**What you will do:**
1. In the entrepreneurship text, update the passage from "Small Business Entrepreneurship" to "small business loans." by replacing "carpenters" with "bakers".
2. Using the entrepreneurship text, explain why small businesses fund themselves through friends, family, or small business loans.

**Document passage:**
Who is an entrepreneur? There are four dissimilar types of entrepreneurial organizations; small businesses, scalable startups, large companies, and social entrepreneurs. They all involve in entrepreneurship. Yet entrepreneurs in one group think that the others aren’t the “real” entrepreneurs. In this post, we will look at the differences and similarities and reveals why there’s such confusion.
Small Business Entrepreneurship
Small businesses are hairdressers, grocery stores, internet commerce storefronts, consultants, travel agents, carpenters, plumbers, electricians, etc. They are anyone who runs his/her own business. They hire local employees or family. Most are hardly profitable. Their definition of success is to feed the family and make a profit, not to take over an industry or build a multi-million business. As they can’t provide the scale to attract venture capital, they fund their businesses via friends/family or small business loans.
Scalable Startup Entrepreneurship
Unlike small businesses, These entrepreneurs start a company knowing from day one that their vision could change the world. They attract investment from equally crazy financial investors – venture capitalists. They hire the best and the most promising. Their job is to search for a repeatable and scalable business model. When they find it, their focus on scale requires even more venture capital to fuel rapid expansion.
Scalable startups in innovation clusters make up a small percentage of entrepreneurs and startups, but because of the outsize returns, attract almost all the risk capital (and press.)
Large Company Entrepreneurship
Large Company – EFELarge companies have finite life cycles. Most grow through sustaining innovation, offering new products that are variants around their core products. Changes in customer tastes, new technologies, legislation, new competitors, etc. can create pressure for more disruptive innovation – requiring large companies to create entirely new products sold into new customers in new markets. Existing companies do this by either innovative acquiring companies or attempting to build a disruptive product inside. Ironically, large company size and culture make disruptive innovation extremely difficult to execute.
Social entrepreneurs are innovators who focus on creating products and services that solve social needs and problems. But unlike scalable startups, their goal is to make the world a better place, not to take market share or to create wealth for the founders. They may be nonprofit, for-profit, or hybrid.

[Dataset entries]
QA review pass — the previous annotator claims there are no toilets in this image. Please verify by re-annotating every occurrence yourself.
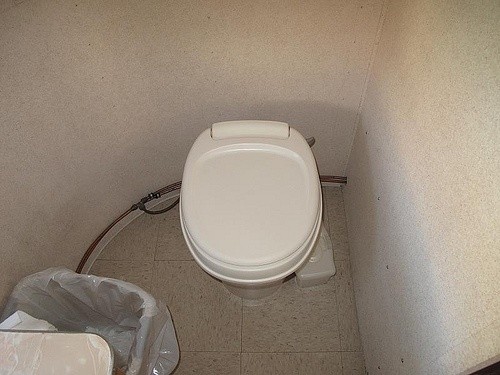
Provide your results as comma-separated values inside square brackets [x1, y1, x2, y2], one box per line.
[178, 119, 323, 300]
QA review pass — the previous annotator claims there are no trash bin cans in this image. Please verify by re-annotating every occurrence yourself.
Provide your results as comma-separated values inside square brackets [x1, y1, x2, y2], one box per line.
[0, 268, 180, 375]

**Exercise responses:**
1.
Small Business Entrepreneurship
Small businesses are hairdressers, grocery stores, internet commerce storefronts, consultants, travel agents, bakers, plumbers, electricians, etc. They are anyone who runs his/her own business. They hire local employees or family. Most are hardly profitable. Their definition of success is to feed the family and make a profit, not to take over an industry or build a multi-million business. As they can’t provide the scale to attract venture capital, they fund their businesses via friends/family or small business loans.

2. Small businesses can't provide the scale needed to attract venture capital. They therefore fund their businesses through friends and family or through small business loans.